His family needs him he jumps.
The pretty girl is available he is there.
Where is he when you need him?
Oh wait, he'll be around when he wants sex.
He gives you just enough to make sure that you will be willingly waiting in the sidelines.
Don't be fooled by his words if his actions tell a different story.
He's not buying yours when you say you won't sleep with him if he doesn't treat you right because that's exactly what you keep doing.

Shadowburn
Oct 10, 2010, 08:19 PM
"I ended up saying that he was acting selfish and that nobody with any self respect would ever put up with a situation like that and that it was offensive that he would even ask."

The problem I see here is that you say one thing and do something totally different. You suspicious that he is dating someone else - he takes them out and courts them, but then comes to your place for a late night booty call, and you let him. You are being treated with disrespect - he constantly cancels plans, don't make time for you etc. yet all you do is complain and do nothing about it.

Can't you see you're being used? And that anyone can say pretty much anything and with no actions to back it up, all his words are just noise?

He ended it 6 months ago, and don't fool yourself thinking that you are back together. You're not in relationship.

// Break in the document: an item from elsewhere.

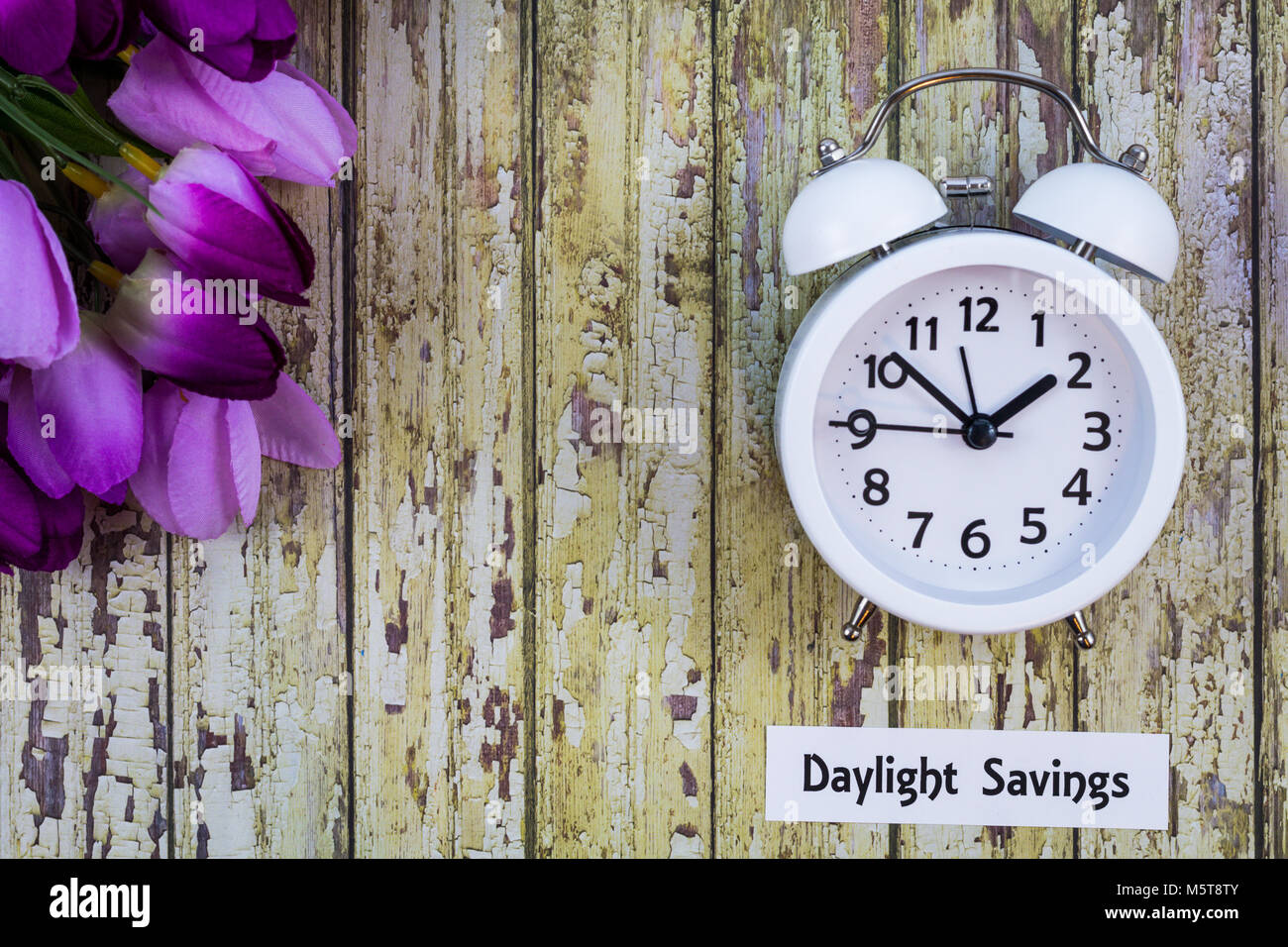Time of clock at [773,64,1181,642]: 1:51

Please stand up for yourself and end it. You wasted too much time on this nonsense already.

Good luck.

pienunee
Oct 14, 2010, 03:44 AM
I agree with shadowburn and QLP you have to run away from that situation your just wasting your time with an ******* like him... he's just using you, what if he find somebody new? What will you do?

Do yourself a favor, stay away from him... start doing NC... it will help you a lot...
To be honest with you I've been in that situation and soon realized that I don't deserve to be stressed like that...
SELF RESPECT is the key... love yourself... you can do it!!

GOODLUCK AND GODBLESS...
PRAY ALL THE TIME :)

Jem2000
Oct 14, 2010, 12:32 PM
Hey everyone! Thanks for taking the time to read and respond to my rather lengthy post... thanks for being so blunt and honest. Although it hurts to hear, it is the wake up call that I need.